- Problem statement
Please return the listing below word for word, minus its pictures.

- Supplied material
· · · · ·
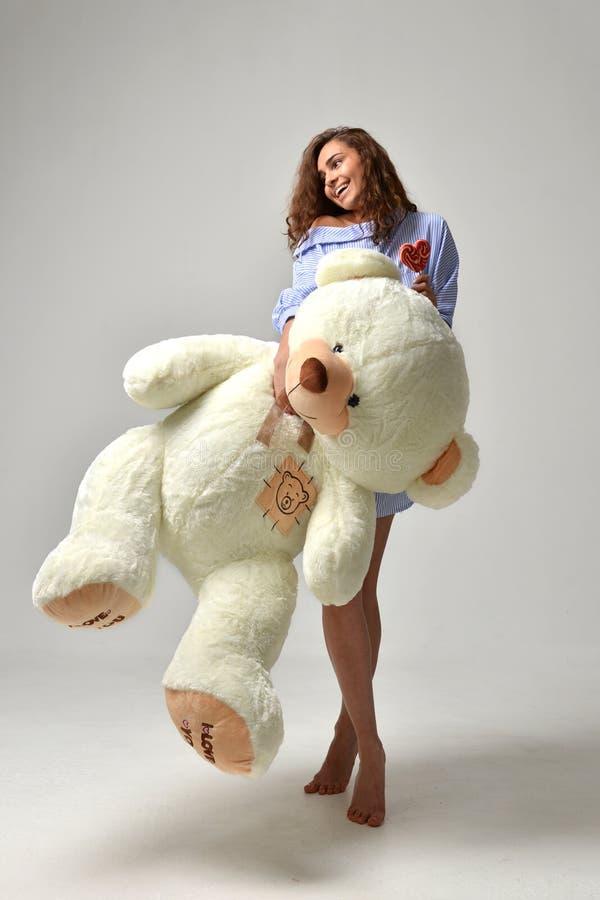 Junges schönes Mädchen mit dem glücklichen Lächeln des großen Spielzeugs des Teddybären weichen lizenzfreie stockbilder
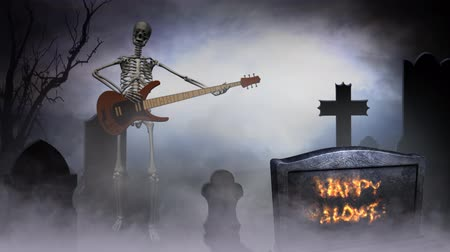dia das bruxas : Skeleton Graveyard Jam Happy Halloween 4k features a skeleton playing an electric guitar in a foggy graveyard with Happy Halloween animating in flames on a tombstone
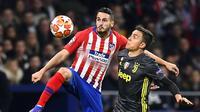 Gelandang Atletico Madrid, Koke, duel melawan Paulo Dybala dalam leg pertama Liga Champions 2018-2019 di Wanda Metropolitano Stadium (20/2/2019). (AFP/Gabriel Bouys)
· · · · ·
- Exercise result
 Junges schönes Mädchen mit dem glücklichen Lächeln des großen Spielzeugs des Teddybären weichen lizenzfreie stockbilder
dia das bruxas : Skeleton Graveyard Jam Happy Halloween 4k features a skeleton playing an electric guitar in a foggy graveyard with Happy Halloween animating in flames on a tombstone
 Gelandang Atletico Madrid, Koke, duel melawan Paulo Dybala dalam leg pertama Liga Champions 2018-2019 di Wanda Metropolitano Stadium (20/2/2019). (AFP/Gabriel Bouys)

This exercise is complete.